HTML Formatter Implementation: From String Parsing to Indentation Reconstruction
HTML Formatter Implementation: From String Parsing to Indentation Reconstruction#
Tool link: https://jsokit.com/tools/html-format
Introduction#
In web development, the readability of HTML code directly impacts team collaboration efficiency. Poorly indented code gives headaches to future maintainers. There are many HTML formatters on the market, but how do they work under the hood? This article dives deep into the core algorithms and implementation details of HTML formatting.
Core Principle: Two-Phase Processing#
HTML formatting is essentially a “parse → reconstruct” process:
- Minification Phase: Remove all unnecessary whitespace (
>\s+<→><) to get a clean HTML string - Reconstruction Phase: Traverse the string and intelligently add indentation and line breaks
Why compress first? Because input sources vary—it could be already formatted code with extra line breaks, or a single-line minified string. Compressing first ensures consistent output.
Core Algorithm: State Machine Traversal#
The most intuitive implementation is a state machine that processes character by character:
function beautifyHtml(html: string, spaces: number): string {
let formatted = ''
let indentLevel = 0
const indentStr = ' '.repeat(spaces)
// Preprocessing: remove whitespace between tags
html = html.replace(/>\s+</g, '><').trim()
// Set of void (self-closing) elements
const voidElements = new Set([
'area', 'base', 'br', 'col', 'embed', 'hr',
'img', 'input', 'link', 'meta', 'param',
'source', 'track', 'wbr'
])
let i = 0
while (i < html.length) {
if (html[i] === '<') {
if (html[i + 1] === '/') {
// Closing tag: decrease indent first, then output
indentLevel = Math.max(0, indentLevel - 1)

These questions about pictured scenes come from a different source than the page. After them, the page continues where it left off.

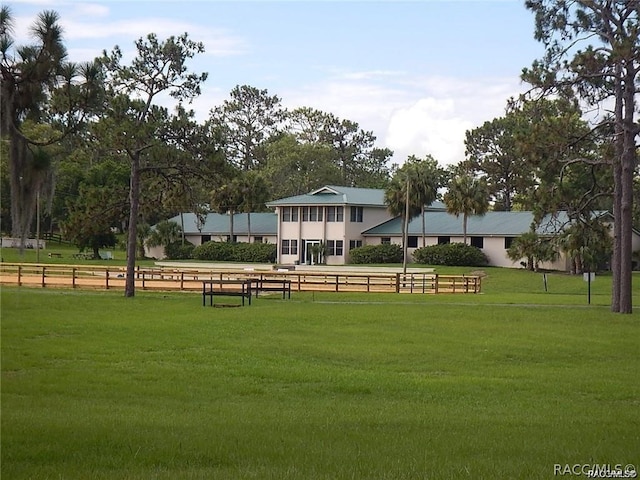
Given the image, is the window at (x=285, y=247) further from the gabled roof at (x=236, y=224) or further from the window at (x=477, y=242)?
the window at (x=477, y=242)

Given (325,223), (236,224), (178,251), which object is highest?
(236,224)

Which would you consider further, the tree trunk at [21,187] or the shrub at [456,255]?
the shrub at [456,255]

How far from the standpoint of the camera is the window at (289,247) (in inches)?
2982

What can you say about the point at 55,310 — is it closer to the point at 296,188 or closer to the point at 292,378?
the point at 292,378

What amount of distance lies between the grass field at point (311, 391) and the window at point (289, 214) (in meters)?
44.6

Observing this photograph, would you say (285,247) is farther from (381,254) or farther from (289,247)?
(381,254)

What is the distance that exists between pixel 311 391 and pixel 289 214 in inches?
2417

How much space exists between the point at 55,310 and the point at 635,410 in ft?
63.5

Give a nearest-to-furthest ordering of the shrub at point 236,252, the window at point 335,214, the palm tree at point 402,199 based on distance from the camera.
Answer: the palm tree at point 402,199 < the window at point 335,214 < the shrub at point 236,252

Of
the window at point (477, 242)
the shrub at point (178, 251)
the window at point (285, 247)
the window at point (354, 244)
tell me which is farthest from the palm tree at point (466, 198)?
the shrub at point (178, 251)

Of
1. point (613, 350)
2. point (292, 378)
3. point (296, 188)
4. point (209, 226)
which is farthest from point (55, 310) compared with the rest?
point (296, 188)

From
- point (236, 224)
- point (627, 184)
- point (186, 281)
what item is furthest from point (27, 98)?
point (236, 224)

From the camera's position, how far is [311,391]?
49.9 feet

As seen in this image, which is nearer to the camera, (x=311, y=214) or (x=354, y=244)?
(x=354, y=244)
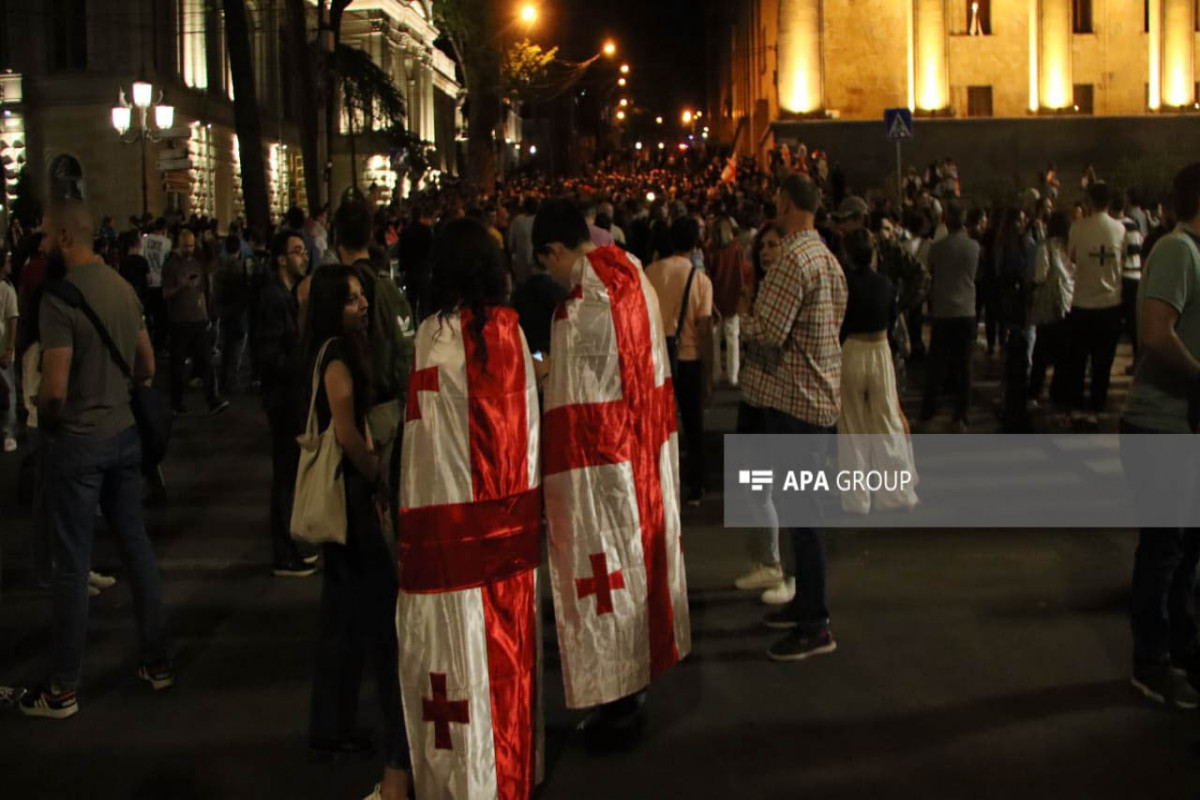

formatted += '\n' + indentStr.repeat(indentLevel)
// Copy entire tag
while (i < html.length && html[i] !== '>') {
formatted += html[i++]
}
formatted += '>'
i++
} else if (html[i + 1] === '!') {
// Comment or DOCTYPE: maintain current indent
formatted += '\n' + indentStr.repeat(indentLevel)
while (i < html.length && html[i] !== '>') {
formatted += html[i++]
}
formatted += '>'
i++
} else {
// Opening tag: output first, then increase indent
if (formatted.length > 0) {
formatted += '\n' + indentStr.repeat(indentLevel)
}
// Extract tag name
let tagName = ''
let j = i + 1
while (j < html.length && html[j] !== ' ' && html[j] !== '>') {
tagName += html[j++].toLowerCase()
}
// Copy entire tag
while (i < html.length && html[i] !== '>') {
formatted += html[i++]
}
formatted += '>'
i++
// Only increase indent for non-void elements
if (!voidElements.has(tagName)) {
indentLevel++
}
}
} else {
// Text content
let text = ''
while (i < html.length && html[i] !== '<') {
text += html[i++]
}
text = text.trim()
if (text) {
formatted += text
}
}
}
return formatted.trim()
}
Key Insights#
1. Handling Void Elements
HTML has 14 void elements that don’t contain content, so they shouldn’t increase indentation. Using a Set for fast lookup:
const voidElements = new Set(['br', 'img', 'input', 'meta', 'link', ...])
2. Indentation Timing
- Opening tag: Output first, then
indentLevel++(except void elements) - Closing tag:
indentLevel--first, then output
This order ensures correct parent-child indentation relationships.
3. Text Content Handling
Text between tags needs trim() to avoid line breaks and spaces from the original text affecting formatting results.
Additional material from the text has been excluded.